Cons: Someone would be cutting me open.
$13,000.00 is a lot of money and insurance isn’t covering it. Or is it? You see, my employer thinks our insurance is really easy to use. It really isn’t bad coverage, it’s just confusing. I’m sure if you are based in the corporate headquarters, every provider in the region is familiar with it. But we are self-insured using a couple networks behind the scenes for pricing. And that last sentence is the key. When I call a new doctor office and they ask about insurance, I find it easier to just say I have Cigna because that is the network that our insurance uses for pricing. But that is not who provides coverage as I was reminded when I called our health plan folks last week to find out if there was anything I could do to get part of this surgery covered. I related the story and was told that as far as she knew there were no such exclusions within our plan. Marcia from Dr. Meyers’ office hadn’t called to ask about coverage of the surgery, but only to get the MRI’s approved. She had just assumed it would be Cigna’s policy. This was my fault, because I had told her I have Cigna insurance. So, the procedure and diagnosis codes, along with relevant findings from Monday have been faxed to my insurance provider. I am waiting rather impatiently to find out if I’d get some help. If I learn that they will cover out-of-network at 60/40, this becomes a much, much easier decision.
Option 4: I’ll bet you didn’t know there was an option 4 did you?
There sort of is. One thing that occurred to me is that while we ruled out the slight labrum tear in the left hip as a contributor to the groin pain, there is still some pain caused by that and it is still another injury. While on the phone with Dr. Meyers on Tuesday I asked if he felt I should do anything about that? He said it could be repaired at the same time if I wanted. Left untreated it could contribute to other problems down the road including contributing to needing hip replacement. So even though this is not a factor right now, it is another consideration. We didn’t discuss how the labrum repair might effect recovery time, etc. If I go the surgery route my decision around the labrum repair will depend on scheduling (another doctor is involved), recovery, and so forth. Also, whether insurance is paying anything will play a factor. The labrum repair is probably covered.at least partially. If the athletic pubalgia repair is not, and I get them done at the same time, things could get dicey monetarily speaking.
Option 5: The hits just keep on coming.

• **PROVIDED RECORDS**:
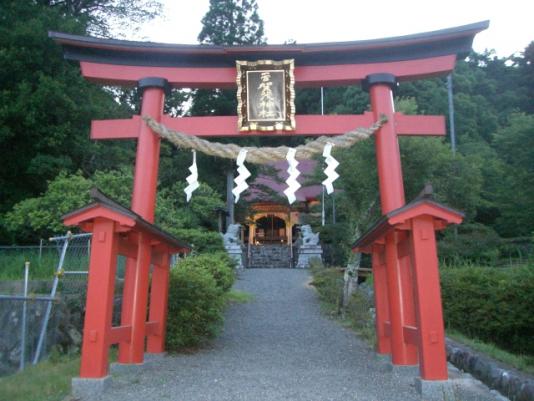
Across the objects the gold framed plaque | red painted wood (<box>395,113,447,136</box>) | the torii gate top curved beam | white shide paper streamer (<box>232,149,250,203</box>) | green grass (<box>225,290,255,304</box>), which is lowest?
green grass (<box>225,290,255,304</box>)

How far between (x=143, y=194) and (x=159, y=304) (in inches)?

==

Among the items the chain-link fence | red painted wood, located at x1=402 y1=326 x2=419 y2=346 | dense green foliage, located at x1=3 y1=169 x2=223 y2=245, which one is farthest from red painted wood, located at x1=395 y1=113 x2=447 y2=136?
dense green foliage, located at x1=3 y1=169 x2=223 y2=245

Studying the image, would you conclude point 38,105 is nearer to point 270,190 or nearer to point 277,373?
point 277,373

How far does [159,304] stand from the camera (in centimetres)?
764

• **WHAT IS NEEDED**: In the surgery passage, list each item the writer says was faxed to the insurance provider.

• **EXPECTED ANSWER**:
- The procedure codes
- The diagnosis codes
- The relevant findings from Monday